→ Set of tasks
**A)** According to the Tools for Community Design timeline, at which event was the idea for the research project conceived?
**B)** Carry on the Tools for Community Design project timeline from its final entry.

→ Provided passage

All posts by Nick Wates

Tools for Community Design project timeline

Compiled as a tribute to the late John Thompson and to the coronation of King Charles. Includes photos not seen before as well as some favourites.



Nick Wates joins the Project Office at The Prince of Wales’s Institute of Architecture under the direction of Mel Agace, Dr Brian Hanson and Professor Keith Critchlow.

The Tools for Community Design (TCD) Research Project is launched by the Institute, led by Ros Tennyson, John Thompson and Nick Wates. The idea was conceived  at the Duchy of Cornwall’s 1989 community planning weekend for Poundbury which the three took part in.

The Institute’s Research Projects, 1993

Download Research Projects (Part)


Some new community engagement approaches are piloted and evaluated in practical projects supported by the Institute

 in London Docklands……..

Mother with baby taking part in a community planning weekend at West Silvertown, 1993 (S1712).
Group photo at West Silvertown, 1993 (S1606)

… and in Scotland.

Site walkabout or reconnaissance at a planning weekend at Blairs College, Aberdeen, Scotland, 1994 (S1584)


Practitioners participate in an Editing Day on a draft Action Planning book at the Institute.

Workshop at an ‘Editing Day’ held at The Prince of Wales’s Institute of Architecture in February 1995. Thirty-three practitioners, designers, editors and potential readers helped to shape the first edition of the book using felt-tip pens on wall mounted page blow-ups; a process adapted from community planning. (Clockwise from flipchart: Sue Hargreaves, Rod Hackney, Chris Lakin, Jeremy Caulton, unknown, Debbie Radcliffe, Nick Wates, John Billingham, John Worthington.) (S0901) Credit: Richard Ivey


Action Planning book launch at St James Palace

Briefing pack for those invited for the book launch at St James’ Palace. Download pdf.

See message from Prince Charles

See address by Nick Wates

Action Planning front cover- English edition 1996



Series of evening forums on action planning held at the Institute

Some photos of staff, students and members of the public at forums held at the Institute.

(ref 2346)
(ref S2353)
(ref 2357)
(ref 2358)
(ref 2529)

→ The data

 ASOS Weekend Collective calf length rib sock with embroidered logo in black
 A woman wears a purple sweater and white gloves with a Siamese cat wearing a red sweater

→ Results for the exercise
**A)** The Duchy of Cornwall's 1989 community planning weekend for Poundbury.

**B)**
(ref 2534)

1994 – 1999

Pilot community engagement activity organised, recorded and evaluated in live projects in places including:

Richmond, Virginia, USA.

Open forum in Richmond, Virginia, USA, at the Institute’s first American Summer School, 1996 (S1954).

Krakov, Poland

Sandwich board with posters inviting people to take part in an interactive exhibition about the future of the Jewish quarter of Krakow. Organised with the Prince of Wales Business Leaders Forum,  May 1996 (S1858).
Local residents discussing improvements  with Ros Tennyson (left) using a model supplied by the Institute, May 1996 (S1723).

Bath, UK

Institute students organise a street stall to engage with shoppers in Bath, 1997 (S2379)

Liverpool, UK

Design workshop at a John Thompson & Partners planning weekend in Liverpool, 1997 (S2440).

Viterbo, Italy,

Engaging with local politicians at the Institute’s European summer school in Viterbo, 1994 (Photocredit: Richard Ivey)

El Cerrito, California, USA.

Finding out local views on the city at an Institute American Summer School in El Cerrito, California, 1998 (Photocredit: Richard Ivey)

Sidon, Lebanon;

Post-it note workshop facilitated by John Thompson in Sidon, Lebanon, 1999, (S3340).

1996 – 99

Translations and adaptations of Action Planning published in Chinese…

Chinese edition cover, 1996


German edition cover, 1997

…and Czech.

Czech edition cover, 1999
Chinese delegation of architects and planners from Taiwan visit The Prince of Wales’s Institute of Architecture, 28 June 1995 (1995062815).
May Hsu, editor in chief and Ming-Cheu Chen, president of the Chuan Hsing Publishing Company discuss publications, 1995062804).
The Czech organisers of the translation of Action Planning at the book’s launch in Prague, 1999 (S3674 and S3673)



Publication of The Community Planning Handbook after extensive consultation, participatory editing and testing.

English first edition cover 2000



Community Planning Training and Development programme launched with 17 modules.

Flyer for the Community Planning Training & Development Programme 2001/02 Download pdf

Some photos from training sessions at the Prince’s Foundation’s converted warehouse in Shoreditch, London, 2001/02

Miffa Salter (S4015)
David Wilcox presenting, left, John Thompson in the front row, right (S4010).
Rob Cowan facilitating (S4077)
Session 6 (S4016)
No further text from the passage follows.